▶ What you have to do
Put every line of the material from the line containing "How far from the photographic" through the end into a JSON list of strings, one string per line, skipping blank lines and leaving out any picture.

---------- Given data ----------

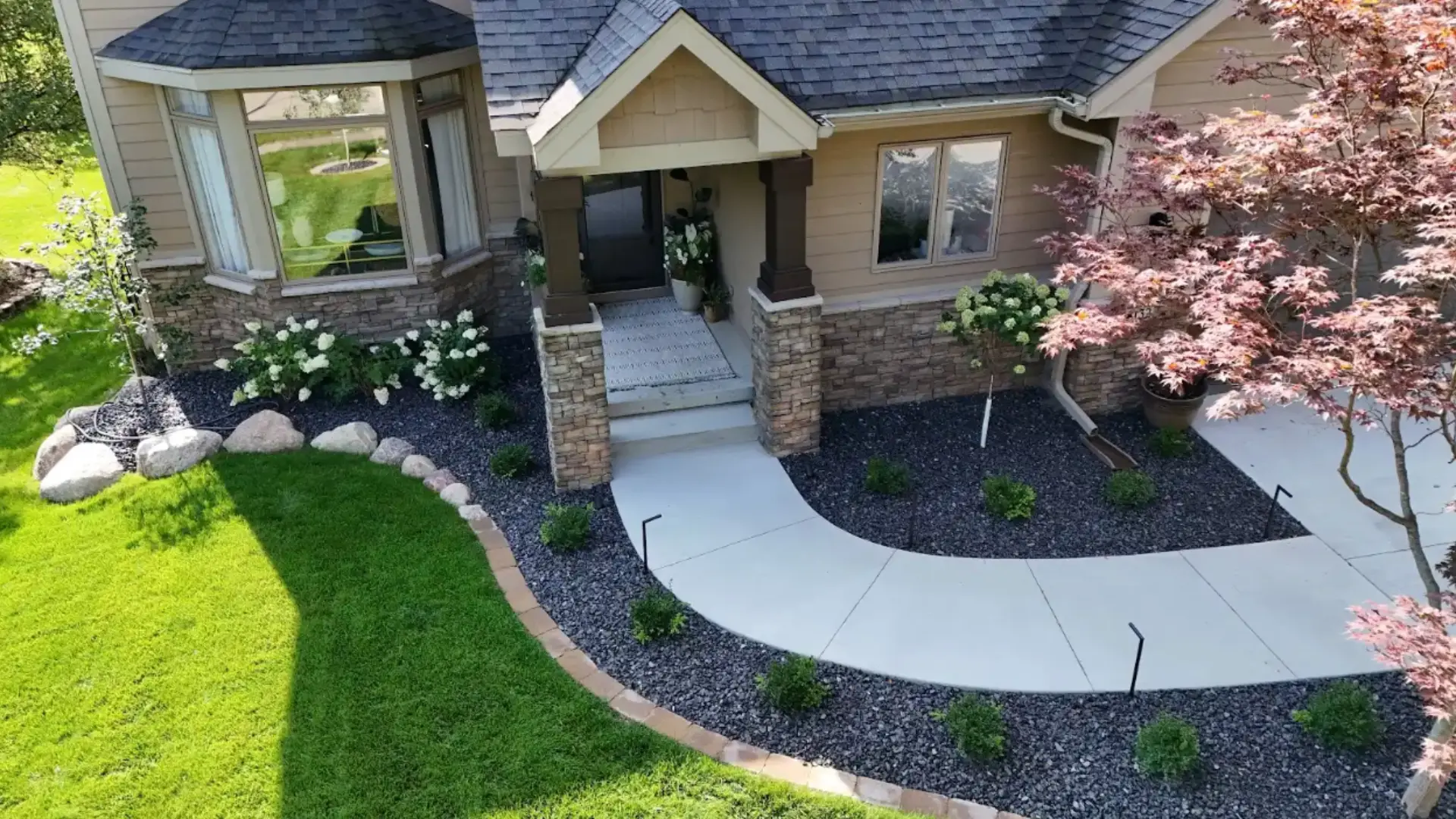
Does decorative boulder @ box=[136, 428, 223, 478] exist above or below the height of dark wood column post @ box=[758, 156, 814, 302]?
below

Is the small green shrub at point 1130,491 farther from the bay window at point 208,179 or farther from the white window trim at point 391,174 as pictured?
the bay window at point 208,179

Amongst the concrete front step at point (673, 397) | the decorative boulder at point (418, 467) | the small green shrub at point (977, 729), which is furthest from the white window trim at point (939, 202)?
the small green shrub at point (977, 729)

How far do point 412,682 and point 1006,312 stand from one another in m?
5.91

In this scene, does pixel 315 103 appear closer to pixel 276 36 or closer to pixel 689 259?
pixel 276 36

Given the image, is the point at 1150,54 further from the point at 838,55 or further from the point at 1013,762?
the point at 1013,762

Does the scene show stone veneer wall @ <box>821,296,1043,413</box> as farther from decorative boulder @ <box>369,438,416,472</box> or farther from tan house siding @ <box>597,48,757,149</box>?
decorative boulder @ <box>369,438,416,472</box>

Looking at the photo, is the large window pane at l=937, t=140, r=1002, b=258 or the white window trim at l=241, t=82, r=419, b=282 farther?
the white window trim at l=241, t=82, r=419, b=282

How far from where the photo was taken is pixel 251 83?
9.73 metres

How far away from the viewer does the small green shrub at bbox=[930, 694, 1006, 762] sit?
6348 millimetres

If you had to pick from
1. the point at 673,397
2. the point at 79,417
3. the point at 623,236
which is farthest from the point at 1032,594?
the point at 79,417

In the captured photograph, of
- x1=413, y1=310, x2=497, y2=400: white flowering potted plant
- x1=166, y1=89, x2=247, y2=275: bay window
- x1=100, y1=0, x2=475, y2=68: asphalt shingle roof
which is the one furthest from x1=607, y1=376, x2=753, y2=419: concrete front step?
x1=166, y1=89, x2=247, y2=275: bay window

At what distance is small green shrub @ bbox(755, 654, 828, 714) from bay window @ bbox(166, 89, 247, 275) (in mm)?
7785

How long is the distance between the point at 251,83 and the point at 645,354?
469 centimetres

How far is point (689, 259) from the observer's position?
11531 mm
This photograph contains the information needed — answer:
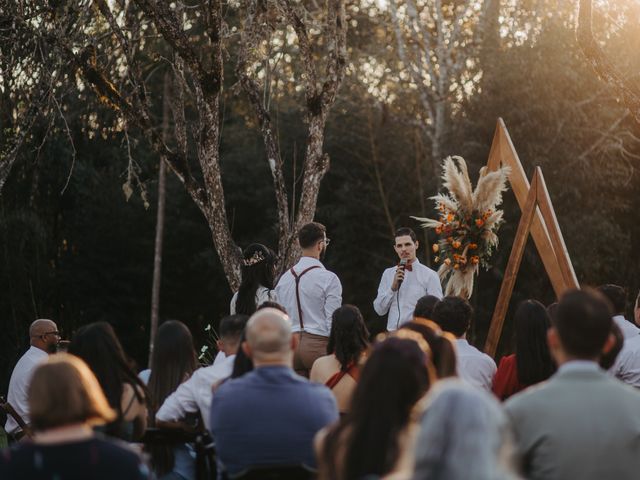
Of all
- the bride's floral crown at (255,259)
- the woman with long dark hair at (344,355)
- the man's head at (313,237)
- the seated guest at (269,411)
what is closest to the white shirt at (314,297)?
the man's head at (313,237)

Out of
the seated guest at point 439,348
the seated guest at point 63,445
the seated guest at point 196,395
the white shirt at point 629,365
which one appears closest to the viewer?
the seated guest at point 63,445

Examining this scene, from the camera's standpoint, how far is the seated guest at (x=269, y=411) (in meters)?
4.58

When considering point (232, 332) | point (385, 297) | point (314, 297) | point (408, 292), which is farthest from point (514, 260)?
point (232, 332)

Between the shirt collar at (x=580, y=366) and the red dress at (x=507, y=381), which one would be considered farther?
the red dress at (x=507, y=381)

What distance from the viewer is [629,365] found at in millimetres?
6664

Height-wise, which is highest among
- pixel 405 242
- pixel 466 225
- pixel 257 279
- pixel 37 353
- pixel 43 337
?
pixel 466 225

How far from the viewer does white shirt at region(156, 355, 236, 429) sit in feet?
19.1

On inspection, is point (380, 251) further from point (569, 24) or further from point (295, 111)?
point (569, 24)

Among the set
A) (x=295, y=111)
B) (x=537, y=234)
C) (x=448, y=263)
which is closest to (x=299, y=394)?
(x=448, y=263)

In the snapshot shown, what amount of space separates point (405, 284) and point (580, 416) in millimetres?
5484

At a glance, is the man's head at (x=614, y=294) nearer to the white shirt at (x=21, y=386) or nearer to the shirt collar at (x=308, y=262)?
the shirt collar at (x=308, y=262)

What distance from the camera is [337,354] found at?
6.22 metres

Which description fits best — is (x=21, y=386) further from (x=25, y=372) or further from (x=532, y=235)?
(x=532, y=235)

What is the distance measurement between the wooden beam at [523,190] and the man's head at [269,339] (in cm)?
562
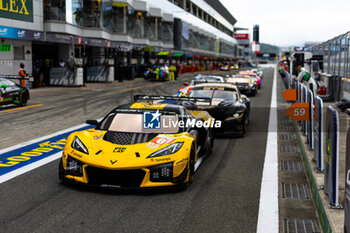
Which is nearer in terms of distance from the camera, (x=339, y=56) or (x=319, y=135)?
(x=319, y=135)

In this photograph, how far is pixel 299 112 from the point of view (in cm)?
691

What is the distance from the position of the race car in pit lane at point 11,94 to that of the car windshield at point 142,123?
397 inches

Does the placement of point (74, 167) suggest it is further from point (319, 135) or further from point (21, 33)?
point (21, 33)

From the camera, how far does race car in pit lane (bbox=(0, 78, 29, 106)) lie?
15.7 metres

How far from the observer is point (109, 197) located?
Answer: 5648mm

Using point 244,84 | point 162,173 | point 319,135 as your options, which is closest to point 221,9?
point 244,84

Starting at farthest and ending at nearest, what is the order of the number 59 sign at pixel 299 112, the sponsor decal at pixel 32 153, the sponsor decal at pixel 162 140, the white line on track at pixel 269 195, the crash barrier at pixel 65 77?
the crash barrier at pixel 65 77 → the sponsor decal at pixel 32 153 → the number 59 sign at pixel 299 112 → the sponsor decal at pixel 162 140 → the white line on track at pixel 269 195

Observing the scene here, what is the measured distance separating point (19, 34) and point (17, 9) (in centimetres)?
164

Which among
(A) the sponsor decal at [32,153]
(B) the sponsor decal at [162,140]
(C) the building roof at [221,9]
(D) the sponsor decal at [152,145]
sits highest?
(C) the building roof at [221,9]

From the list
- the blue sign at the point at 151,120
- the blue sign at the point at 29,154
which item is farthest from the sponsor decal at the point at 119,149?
the blue sign at the point at 29,154

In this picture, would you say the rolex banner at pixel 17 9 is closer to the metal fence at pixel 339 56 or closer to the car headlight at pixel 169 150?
the metal fence at pixel 339 56

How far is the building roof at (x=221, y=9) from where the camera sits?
112 m

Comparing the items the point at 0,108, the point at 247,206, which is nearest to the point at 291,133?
the point at 247,206

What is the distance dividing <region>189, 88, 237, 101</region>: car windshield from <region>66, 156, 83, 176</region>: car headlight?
593 centimetres
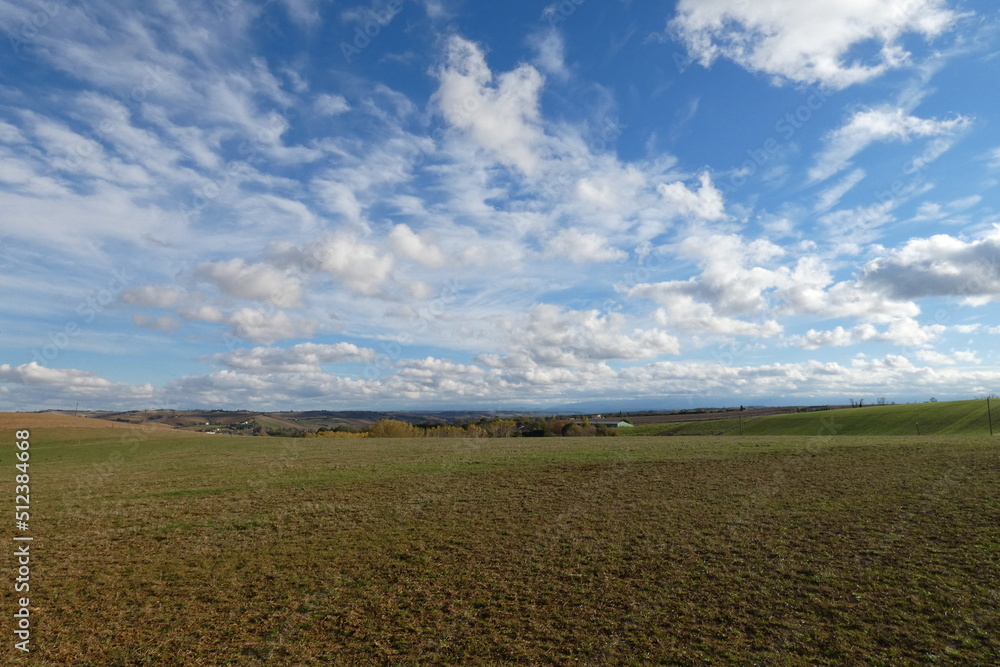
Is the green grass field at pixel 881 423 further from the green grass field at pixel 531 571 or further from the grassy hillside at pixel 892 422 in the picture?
the green grass field at pixel 531 571

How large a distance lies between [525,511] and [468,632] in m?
11.2

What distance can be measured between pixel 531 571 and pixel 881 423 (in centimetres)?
9692

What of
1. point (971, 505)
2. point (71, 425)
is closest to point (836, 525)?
point (971, 505)

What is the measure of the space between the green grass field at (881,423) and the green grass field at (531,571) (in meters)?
58.9

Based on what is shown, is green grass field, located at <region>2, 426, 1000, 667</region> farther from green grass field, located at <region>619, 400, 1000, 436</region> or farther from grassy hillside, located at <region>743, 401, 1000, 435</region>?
grassy hillside, located at <region>743, 401, 1000, 435</region>

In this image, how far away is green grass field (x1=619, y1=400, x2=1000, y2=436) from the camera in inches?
2881

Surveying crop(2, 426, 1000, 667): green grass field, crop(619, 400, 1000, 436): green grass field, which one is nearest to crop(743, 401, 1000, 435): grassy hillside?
crop(619, 400, 1000, 436): green grass field

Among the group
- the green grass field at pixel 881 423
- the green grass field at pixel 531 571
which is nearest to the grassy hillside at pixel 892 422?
the green grass field at pixel 881 423

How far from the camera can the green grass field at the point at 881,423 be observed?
73.2 meters

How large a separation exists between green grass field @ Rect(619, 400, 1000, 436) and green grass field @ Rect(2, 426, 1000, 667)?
193 ft

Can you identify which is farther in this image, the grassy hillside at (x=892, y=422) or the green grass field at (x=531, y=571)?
the grassy hillside at (x=892, y=422)

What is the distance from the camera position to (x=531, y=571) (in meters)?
14.5

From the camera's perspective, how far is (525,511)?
22.0 meters

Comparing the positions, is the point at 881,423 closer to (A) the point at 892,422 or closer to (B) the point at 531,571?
(A) the point at 892,422
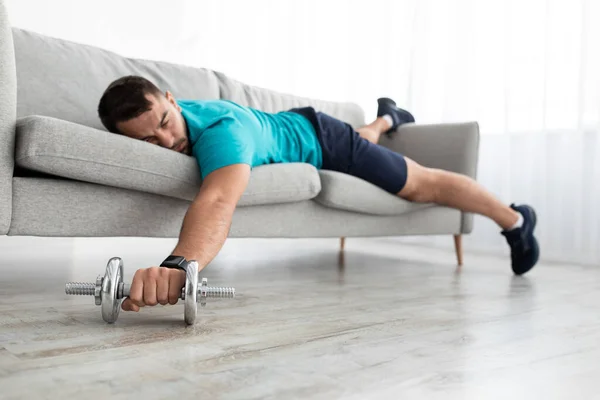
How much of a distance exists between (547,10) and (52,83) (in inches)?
91.6

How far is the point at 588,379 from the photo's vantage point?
890mm

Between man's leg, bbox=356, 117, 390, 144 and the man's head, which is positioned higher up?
man's leg, bbox=356, 117, 390, 144

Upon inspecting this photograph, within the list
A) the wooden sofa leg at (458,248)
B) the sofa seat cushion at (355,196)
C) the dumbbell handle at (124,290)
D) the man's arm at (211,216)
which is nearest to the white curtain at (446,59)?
the wooden sofa leg at (458,248)

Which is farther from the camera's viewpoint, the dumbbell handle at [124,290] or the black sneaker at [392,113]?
the black sneaker at [392,113]

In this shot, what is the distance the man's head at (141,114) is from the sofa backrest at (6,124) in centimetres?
25

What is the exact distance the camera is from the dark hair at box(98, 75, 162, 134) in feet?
4.97

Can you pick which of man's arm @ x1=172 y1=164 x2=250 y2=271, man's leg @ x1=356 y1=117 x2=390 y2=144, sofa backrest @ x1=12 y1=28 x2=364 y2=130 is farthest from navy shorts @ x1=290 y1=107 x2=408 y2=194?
man's arm @ x1=172 y1=164 x2=250 y2=271

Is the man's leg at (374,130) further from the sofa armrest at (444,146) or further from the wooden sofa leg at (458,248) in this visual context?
the wooden sofa leg at (458,248)

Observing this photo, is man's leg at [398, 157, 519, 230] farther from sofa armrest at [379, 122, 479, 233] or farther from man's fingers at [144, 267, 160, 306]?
man's fingers at [144, 267, 160, 306]

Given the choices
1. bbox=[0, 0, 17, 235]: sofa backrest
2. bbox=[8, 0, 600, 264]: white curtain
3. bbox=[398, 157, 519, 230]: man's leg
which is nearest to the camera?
bbox=[0, 0, 17, 235]: sofa backrest

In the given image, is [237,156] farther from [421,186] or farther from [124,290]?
[421,186]

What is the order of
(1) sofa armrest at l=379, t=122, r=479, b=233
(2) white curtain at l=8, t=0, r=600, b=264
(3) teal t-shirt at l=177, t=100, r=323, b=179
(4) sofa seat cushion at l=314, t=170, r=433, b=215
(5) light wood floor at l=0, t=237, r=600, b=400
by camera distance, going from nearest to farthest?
1. (5) light wood floor at l=0, t=237, r=600, b=400
2. (3) teal t-shirt at l=177, t=100, r=323, b=179
3. (4) sofa seat cushion at l=314, t=170, r=433, b=215
4. (1) sofa armrest at l=379, t=122, r=479, b=233
5. (2) white curtain at l=8, t=0, r=600, b=264

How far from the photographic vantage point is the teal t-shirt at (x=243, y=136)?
148 cm

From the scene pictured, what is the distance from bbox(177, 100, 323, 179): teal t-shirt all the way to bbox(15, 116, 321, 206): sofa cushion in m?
0.07
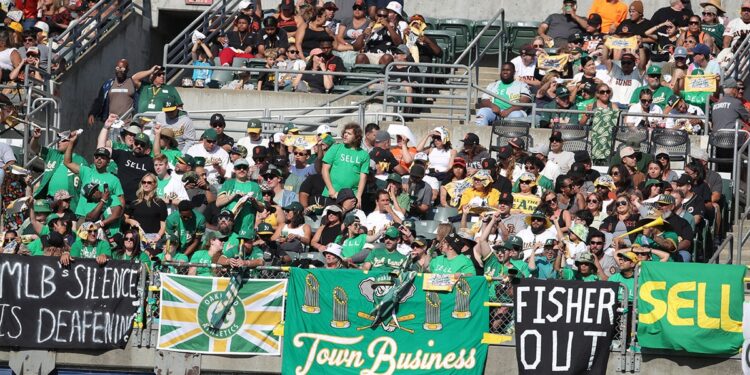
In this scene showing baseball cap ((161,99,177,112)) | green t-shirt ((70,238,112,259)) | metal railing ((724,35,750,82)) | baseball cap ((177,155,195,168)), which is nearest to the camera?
green t-shirt ((70,238,112,259))

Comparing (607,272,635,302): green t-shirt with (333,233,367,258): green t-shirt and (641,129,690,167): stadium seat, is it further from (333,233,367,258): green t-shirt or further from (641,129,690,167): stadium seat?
(641,129,690,167): stadium seat

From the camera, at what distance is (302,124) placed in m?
26.2

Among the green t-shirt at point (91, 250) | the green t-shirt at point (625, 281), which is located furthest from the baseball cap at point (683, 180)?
the green t-shirt at point (91, 250)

----------

▶ Written answer
[
  "How far from the photographic vantage point is the teal t-shirt at (x=243, y=136)?",
  "148 cm",
  "From the scene pictured, what is the distance from bbox(177, 100, 323, 179): teal t-shirt all the way to bbox(15, 116, 321, 206): sofa cushion in m?",
  "0.07",
  "In this scene showing baseball cap ((161,99,177,112)) | green t-shirt ((70,238,112,259)) | metal railing ((724,35,750,82)) | baseball cap ((177,155,195,168)), which is nearest to the camera?",
  "green t-shirt ((70,238,112,259))",
  "Comparing (607,272,635,302): green t-shirt with (333,233,367,258): green t-shirt and (641,129,690,167): stadium seat, is it further from (333,233,367,258): green t-shirt or further from (641,129,690,167): stadium seat?",
  "(641,129,690,167): stadium seat",
  "From the camera, at what distance is (302,124) placed in m?",
  "26.2",
  "Among the green t-shirt at point (91, 250) | the green t-shirt at point (625, 281), which is located furthest from the baseball cap at point (683, 180)?",
  "the green t-shirt at point (91, 250)"
]